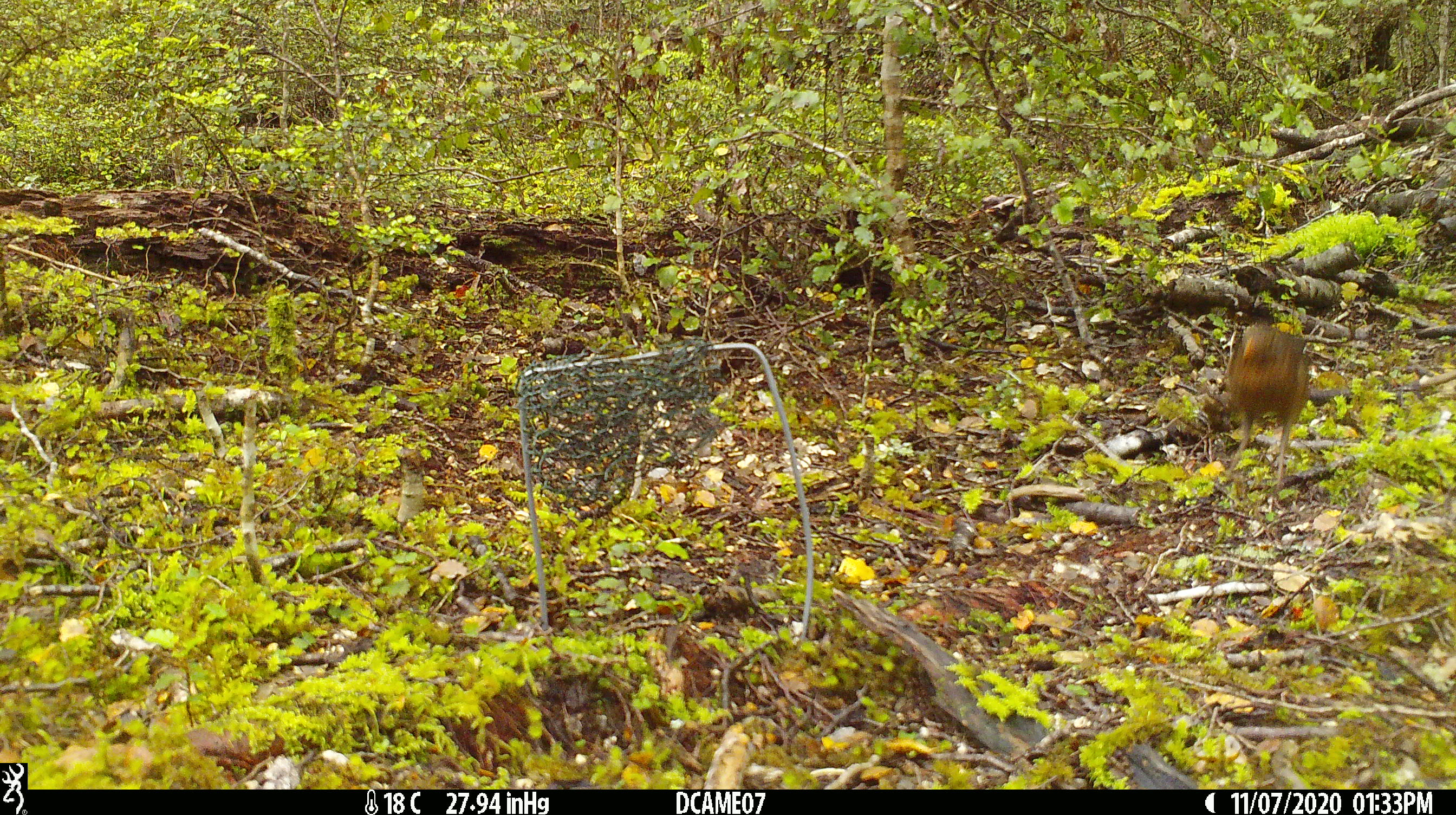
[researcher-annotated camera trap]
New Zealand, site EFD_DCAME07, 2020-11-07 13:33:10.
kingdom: Animalia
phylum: Chordata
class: Aves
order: Passeriformes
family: Turdidae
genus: Turdus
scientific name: Turdus merula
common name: eurasian blackbird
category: blackbird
Blackbird (eurasian blackbird) (Turdus merula).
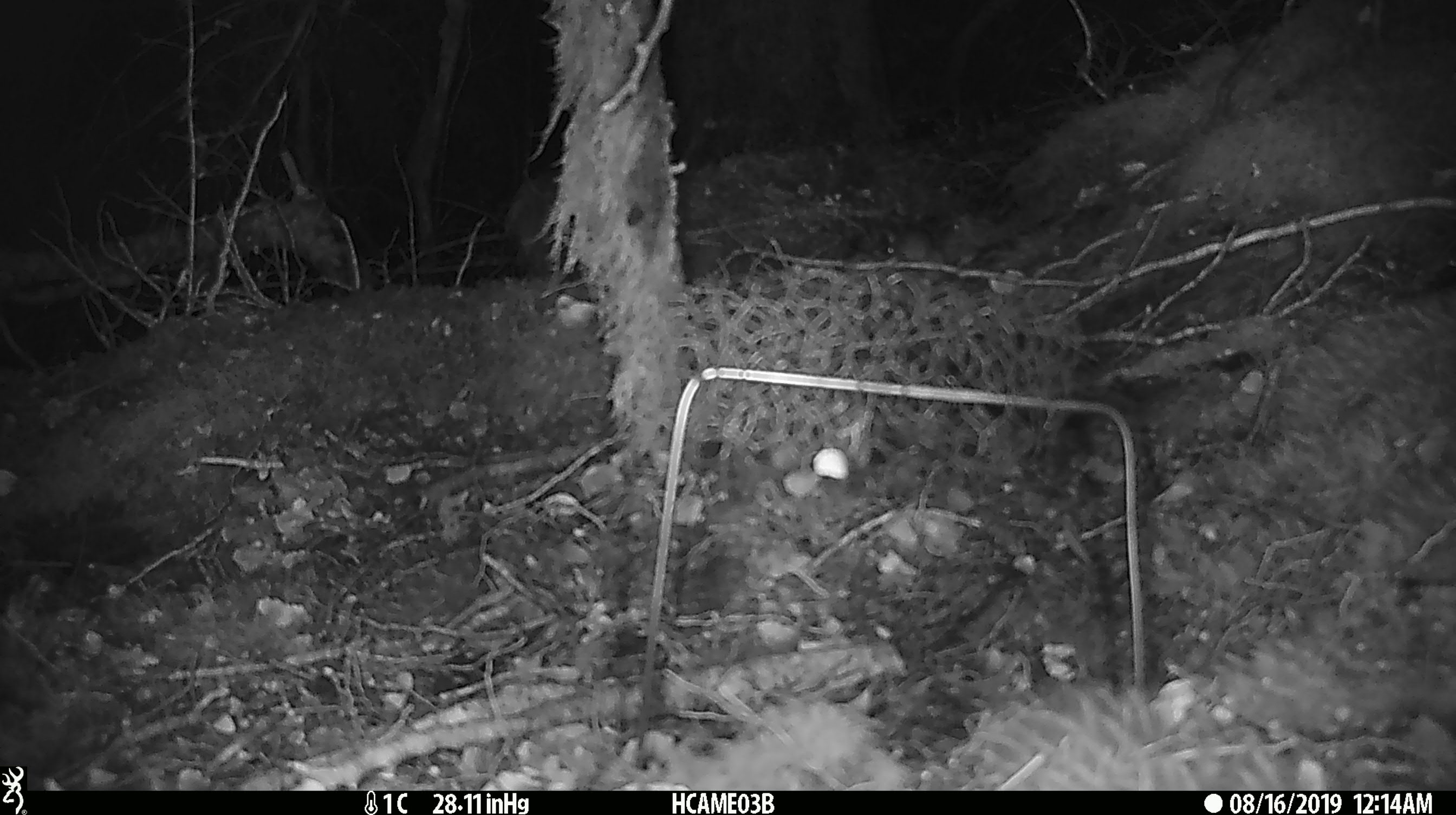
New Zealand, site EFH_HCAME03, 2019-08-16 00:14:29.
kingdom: Animalia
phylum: Chordata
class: Mammalia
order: Rodentia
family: Muridae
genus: Mus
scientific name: Mus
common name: mouse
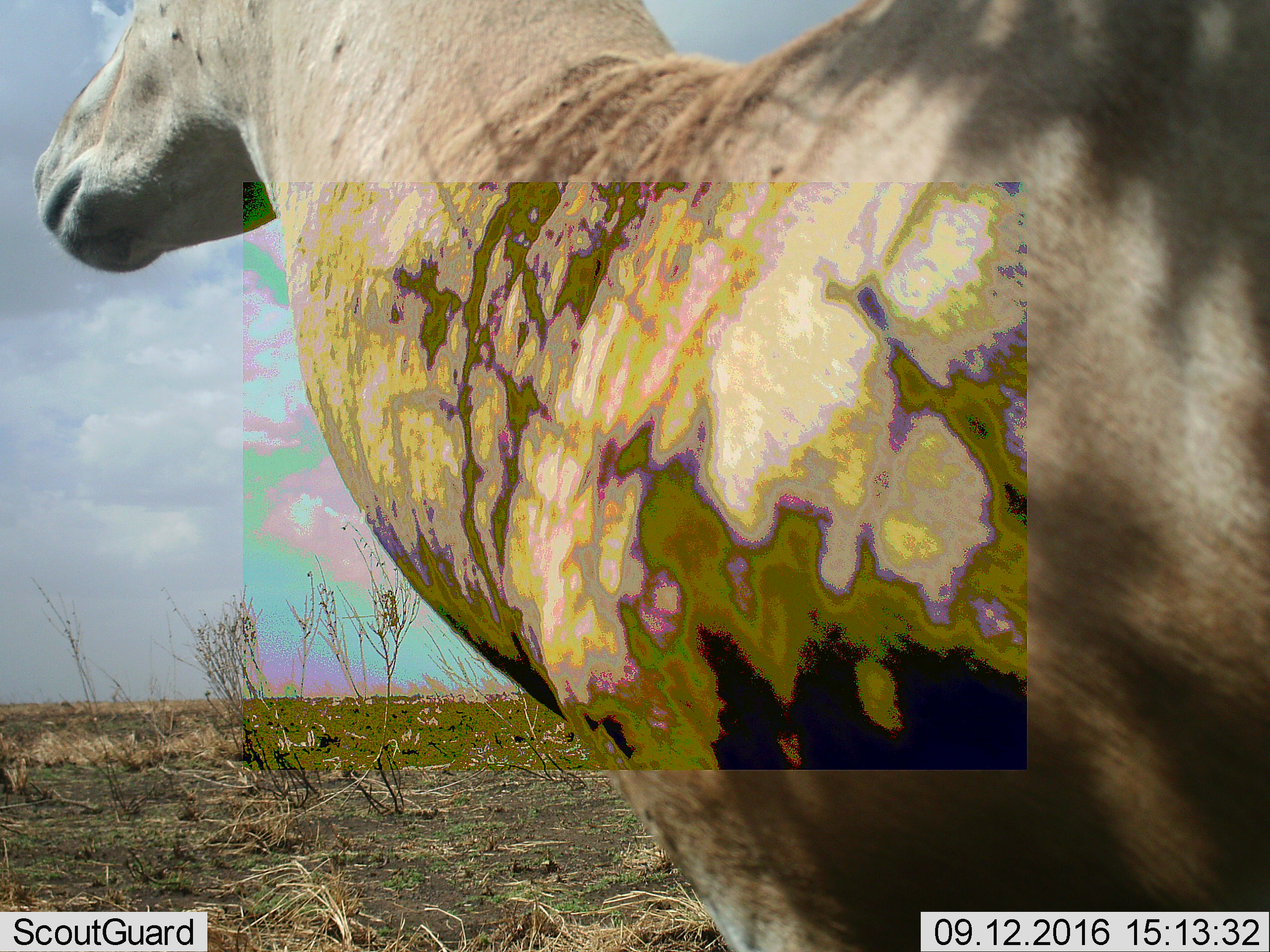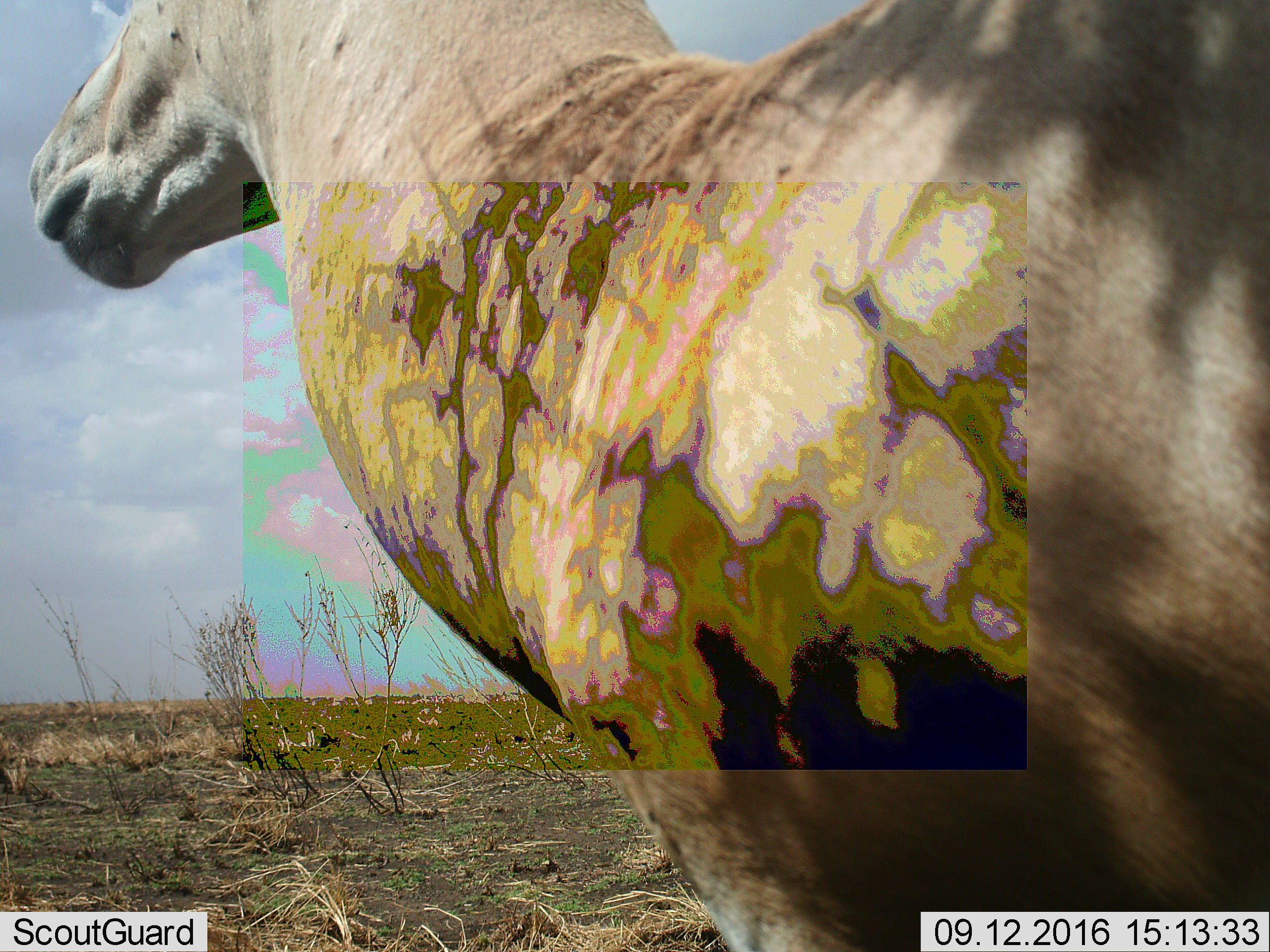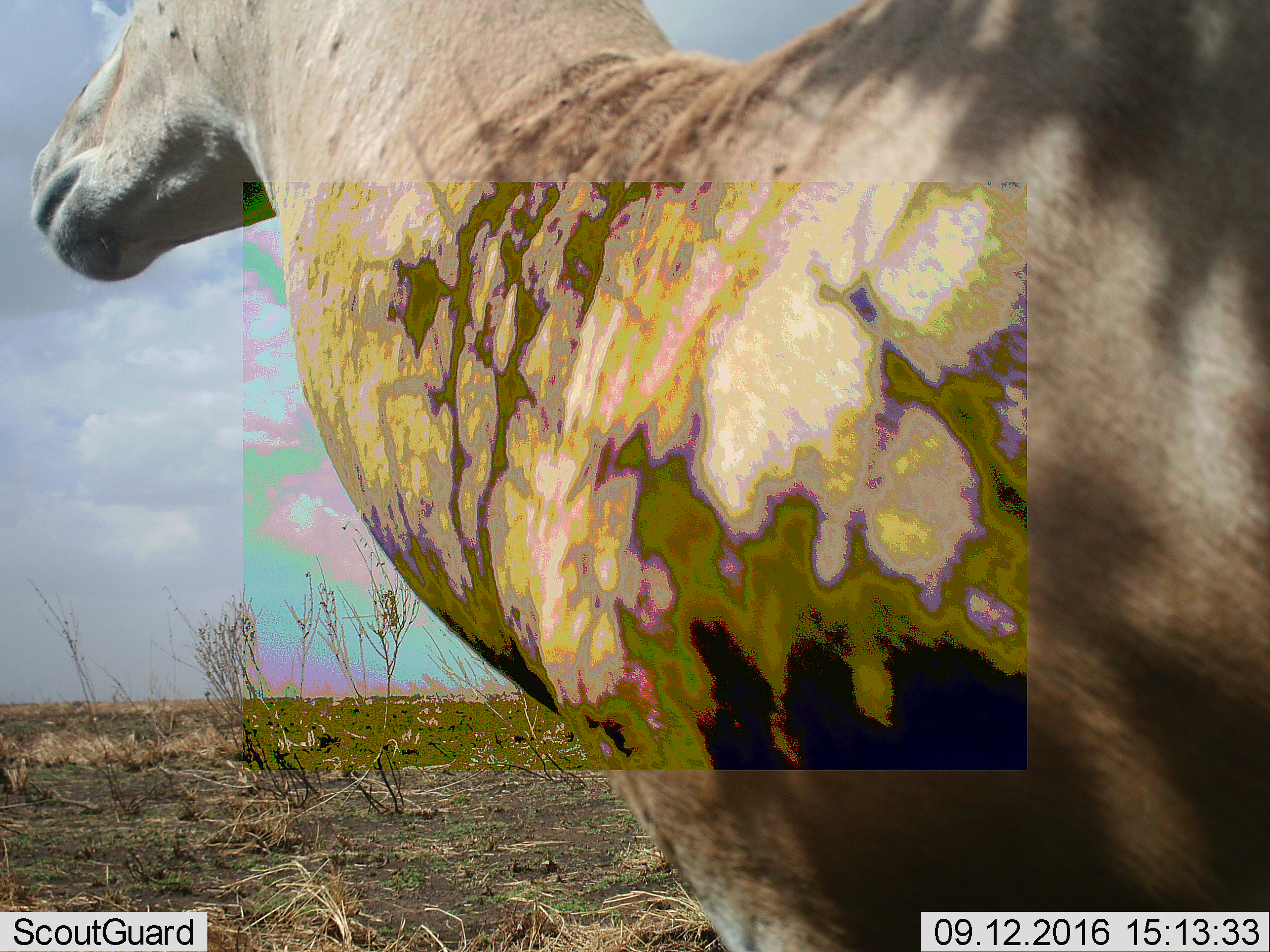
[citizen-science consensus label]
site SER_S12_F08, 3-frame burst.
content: unidentified animal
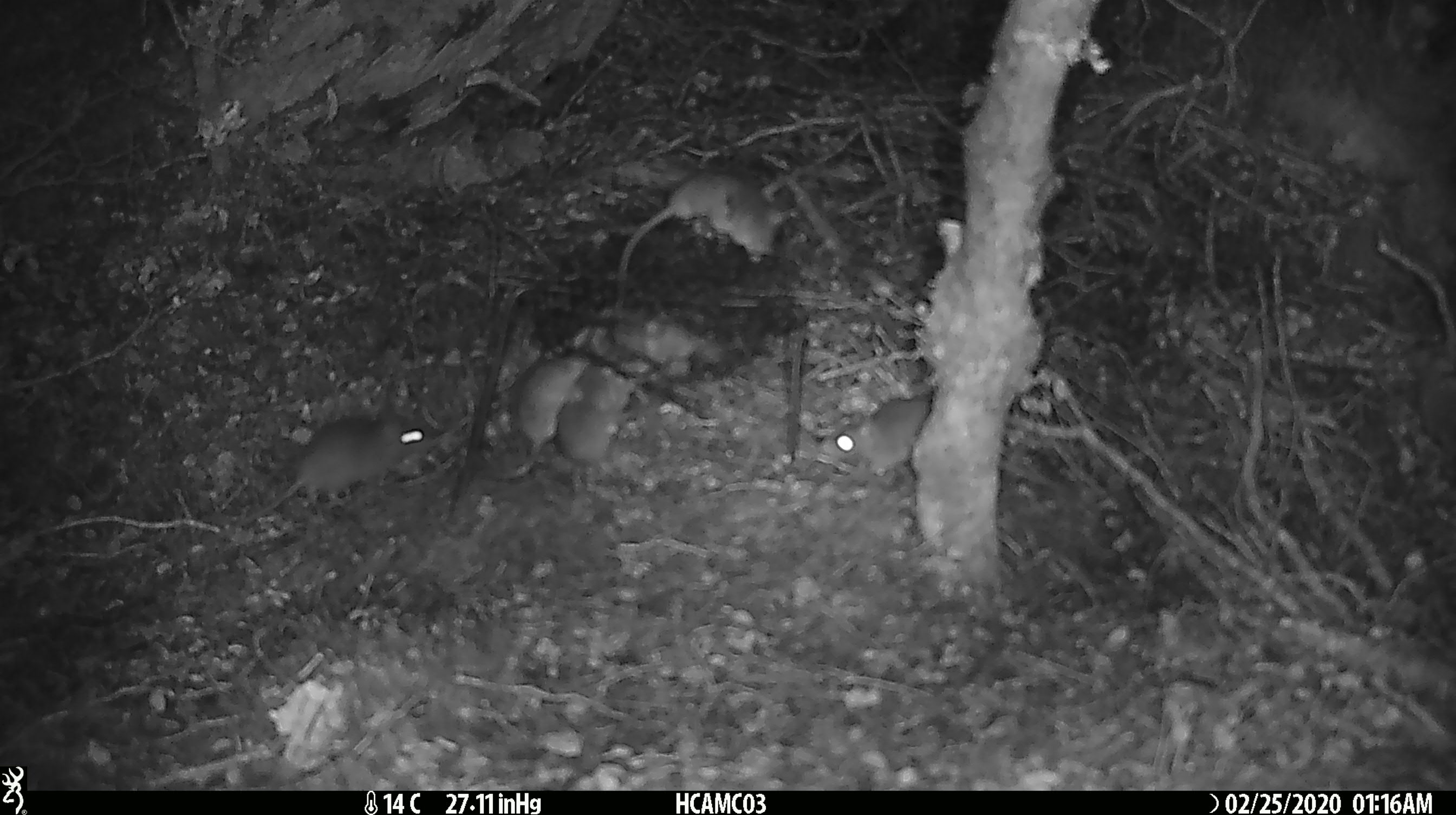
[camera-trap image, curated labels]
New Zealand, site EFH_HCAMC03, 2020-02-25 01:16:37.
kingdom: Animalia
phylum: Chordata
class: Mammalia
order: Rodentia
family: Muridae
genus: Mus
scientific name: Mus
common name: mouse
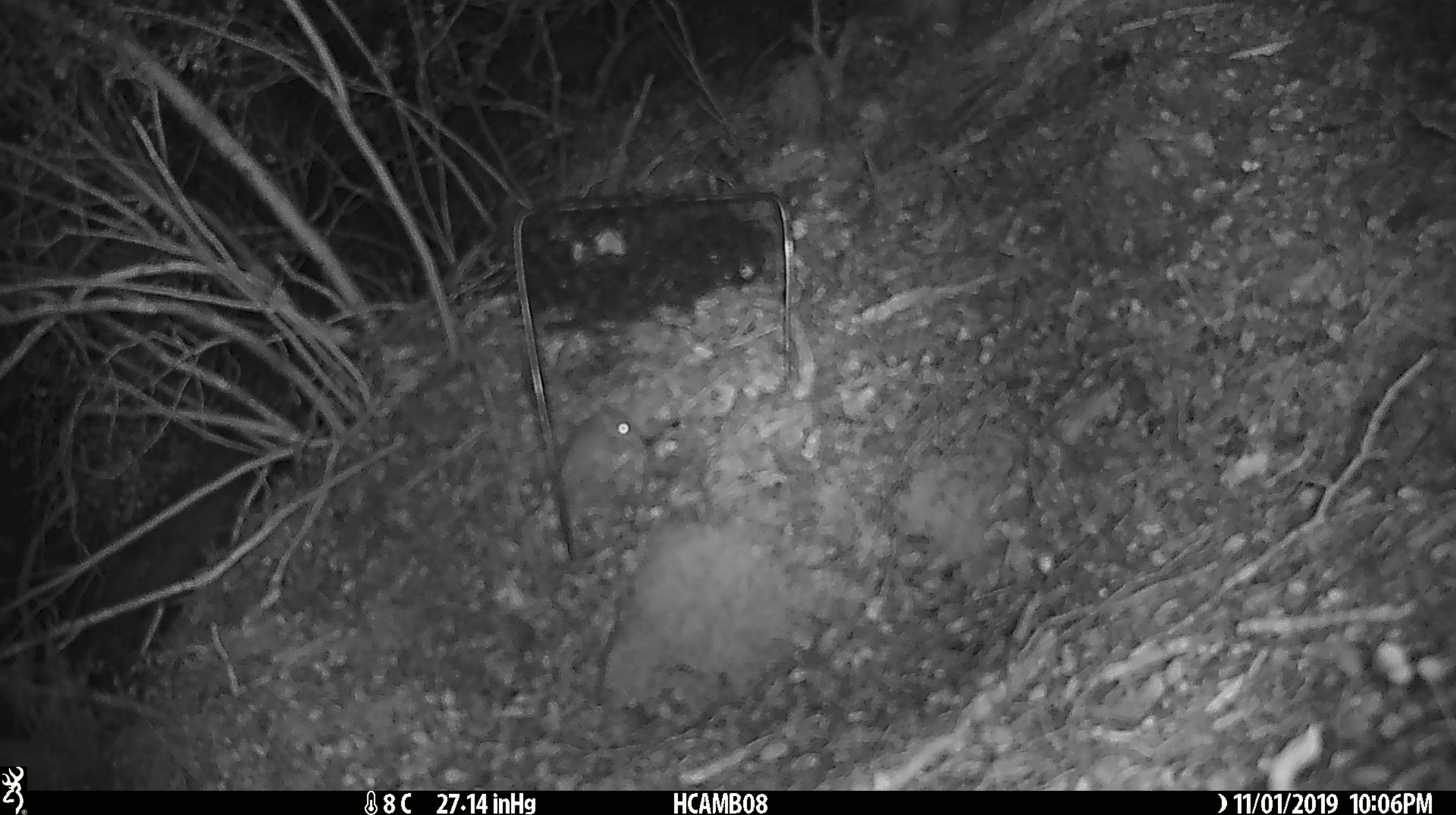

### Task prompt
Show the lines from the data above that contain the string "Zealand".

### Response to the task
New Zealand, site EFD_DCAME07, 2020-11-07 13:33:10.
New Zealand, site EFH_HCAME03, 2019-08-16 00:14:29.
New Zealand, site EFH_HCAMC03, 2020-02-25 01:16:37.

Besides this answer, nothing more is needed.